Rows of spatial question data:

>>>>>

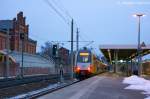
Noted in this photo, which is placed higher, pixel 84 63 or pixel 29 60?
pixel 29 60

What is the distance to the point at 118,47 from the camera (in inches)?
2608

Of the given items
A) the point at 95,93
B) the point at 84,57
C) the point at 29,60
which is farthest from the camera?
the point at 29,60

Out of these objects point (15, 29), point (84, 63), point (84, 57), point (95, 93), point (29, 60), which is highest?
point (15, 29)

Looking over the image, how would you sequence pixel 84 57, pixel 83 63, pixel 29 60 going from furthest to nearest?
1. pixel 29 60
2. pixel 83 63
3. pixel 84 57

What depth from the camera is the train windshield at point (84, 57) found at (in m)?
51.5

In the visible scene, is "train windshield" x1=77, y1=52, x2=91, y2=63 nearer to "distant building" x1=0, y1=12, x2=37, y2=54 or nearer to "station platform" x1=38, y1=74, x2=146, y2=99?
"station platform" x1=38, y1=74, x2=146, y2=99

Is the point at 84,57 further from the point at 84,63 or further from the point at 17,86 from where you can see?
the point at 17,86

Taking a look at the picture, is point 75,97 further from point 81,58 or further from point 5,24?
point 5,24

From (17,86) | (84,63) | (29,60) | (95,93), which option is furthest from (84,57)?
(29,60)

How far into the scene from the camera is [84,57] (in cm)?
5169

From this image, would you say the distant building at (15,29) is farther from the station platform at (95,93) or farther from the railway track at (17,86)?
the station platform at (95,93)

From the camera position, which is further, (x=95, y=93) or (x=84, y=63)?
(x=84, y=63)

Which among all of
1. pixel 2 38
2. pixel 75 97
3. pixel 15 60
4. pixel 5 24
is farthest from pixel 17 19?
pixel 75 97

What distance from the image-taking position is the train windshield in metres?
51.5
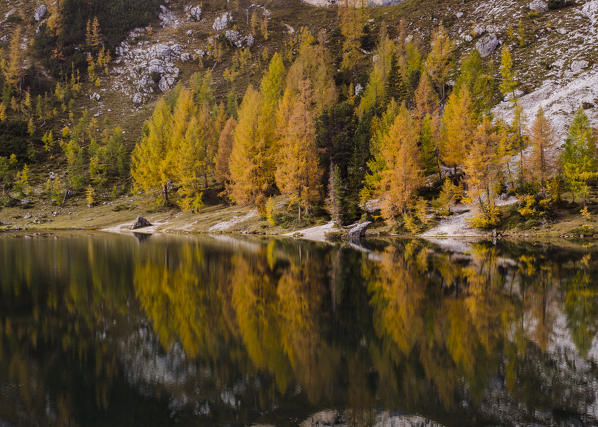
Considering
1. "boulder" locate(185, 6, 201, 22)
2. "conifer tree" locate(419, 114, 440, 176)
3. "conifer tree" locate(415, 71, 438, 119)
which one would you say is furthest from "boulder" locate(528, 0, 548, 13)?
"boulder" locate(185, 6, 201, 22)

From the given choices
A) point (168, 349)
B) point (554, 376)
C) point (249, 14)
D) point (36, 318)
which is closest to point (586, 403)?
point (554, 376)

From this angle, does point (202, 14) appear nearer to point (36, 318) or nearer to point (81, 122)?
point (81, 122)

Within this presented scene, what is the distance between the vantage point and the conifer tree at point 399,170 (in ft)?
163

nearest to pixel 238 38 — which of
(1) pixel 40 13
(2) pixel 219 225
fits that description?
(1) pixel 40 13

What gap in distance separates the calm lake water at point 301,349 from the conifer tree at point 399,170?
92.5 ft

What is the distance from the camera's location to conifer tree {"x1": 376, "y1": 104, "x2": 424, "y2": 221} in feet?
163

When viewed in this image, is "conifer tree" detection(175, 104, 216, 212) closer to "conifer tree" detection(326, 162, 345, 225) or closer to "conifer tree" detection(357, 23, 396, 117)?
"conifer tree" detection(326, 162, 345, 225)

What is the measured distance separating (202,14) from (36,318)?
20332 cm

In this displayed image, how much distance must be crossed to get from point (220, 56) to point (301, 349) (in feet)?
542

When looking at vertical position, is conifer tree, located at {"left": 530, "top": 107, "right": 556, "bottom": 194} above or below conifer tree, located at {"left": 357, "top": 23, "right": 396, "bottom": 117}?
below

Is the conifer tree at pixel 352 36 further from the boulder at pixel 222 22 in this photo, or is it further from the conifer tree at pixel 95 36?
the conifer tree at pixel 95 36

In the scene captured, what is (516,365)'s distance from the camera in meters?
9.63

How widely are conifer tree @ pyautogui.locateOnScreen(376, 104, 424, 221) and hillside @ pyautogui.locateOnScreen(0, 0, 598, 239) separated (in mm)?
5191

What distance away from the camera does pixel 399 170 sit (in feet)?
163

<<<<<

* [Requirement] Return every line of the listing above exactly as it stands, leaving out the pictures.

* [Output of the exercise]
Noted in this photo, which is placed higher, pixel 84 63 or pixel 29 60?
pixel 29 60

What is the distance to the point at 118,47 from the camera (in inches)?
2608

Of the given items
A) the point at 95,93
B) the point at 84,57
C) the point at 29,60
which is farthest from the camera?
the point at 29,60

Out of these objects point (15, 29), point (84, 63), point (84, 57), point (95, 93), point (29, 60), which is highest?
point (15, 29)

Looking over the image, how would you sequence pixel 84 57, pixel 83 63, pixel 29 60 going from furthest to nearest?
1. pixel 29 60
2. pixel 83 63
3. pixel 84 57

What depth from the camera is the train windshield at point (84, 57) found at (in m)?
51.5

In the visible scene, is "train windshield" x1=77, y1=52, x2=91, y2=63 nearer to "distant building" x1=0, y1=12, x2=37, y2=54 or nearer to "station platform" x1=38, y1=74, x2=146, y2=99?
"station platform" x1=38, y1=74, x2=146, y2=99

Is the point at 84,57 further from the point at 84,63 or further from the point at 17,86 from where you can see?
the point at 17,86

Taking a look at the picture, is point 75,97 further from point 81,58 or further from point 5,24?
point 5,24

From (17,86) | (84,63) | (29,60) | (95,93), which option is furthest from (84,57)?
(29,60)

How far into the scene from the camera is [84,57] (in cm)?
5169

From this image, would you say the distant building at (15,29) is farther from the station platform at (95,93) or farther from the railway track at (17,86)?
the station platform at (95,93)

From the camera position, which is further, (x=95, y=93) or (x=84, y=63)?
(x=84, y=63)

Which among all of
1. pixel 2 38
2. pixel 75 97
3. pixel 15 60
4. pixel 5 24
is farthest from pixel 17 19?
pixel 75 97

What distance from the image-taking position is the train windshield in metres?
51.5
Considering
1. "boulder" locate(185, 6, 201, 22)
2. "conifer tree" locate(419, 114, 440, 176)
3. "conifer tree" locate(415, 71, 438, 119)
which one would you say is furthest from "boulder" locate(528, 0, 548, 13)?
"boulder" locate(185, 6, 201, 22)

From the given choices
A) point (168, 349)
B) point (554, 376)
C) point (249, 14)
D) point (36, 318)
which is closest to point (586, 403)?
point (554, 376)

From this angle, does point (202, 14) appear nearer to point (36, 318) or nearer to point (81, 122)?
point (81, 122)

Within this presented scene, what is the distance between the vantage point and the conifer tree at point 399,170 (in ft)?
163

nearest to pixel 238 38 — which of
(1) pixel 40 13
(2) pixel 219 225
fits that description?
(1) pixel 40 13

What gap in distance separates the calm lake water at point 301,349 from the conifer tree at point 399,170?
92.5 ft

What is the distance from the camera's location to conifer tree {"x1": 376, "y1": 104, "x2": 424, "y2": 221} in feet?
163

When viewed in this image, is "conifer tree" detection(175, 104, 216, 212) closer to "conifer tree" detection(326, 162, 345, 225) or closer to "conifer tree" detection(357, 23, 396, 117)?
"conifer tree" detection(326, 162, 345, 225)

What is the measured distance separating (202,14) from (36,318)?
20332 cm

In this displayed image, how much distance must be crossed to get from point (220, 56) to point (301, 349) (in feet)?
542

When looking at vertical position, is conifer tree, located at {"left": 530, "top": 107, "right": 556, "bottom": 194} above or below conifer tree, located at {"left": 357, "top": 23, "right": 396, "bottom": 117}?
below

Is the conifer tree at pixel 352 36 further from the boulder at pixel 222 22 in this photo, or is it further from the conifer tree at pixel 95 36?
the conifer tree at pixel 95 36

In the scene captured, what is (516,365)'s distance from the camera in meters?
9.63

How widely are conifer tree @ pyautogui.locateOnScreen(376, 104, 424, 221) and hillside @ pyautogui.locateOnScreen(0, 0, 598, 239) separated (in mm)?
5191

What distance away from the camera does pixel 399 170 sit (in feet)?
163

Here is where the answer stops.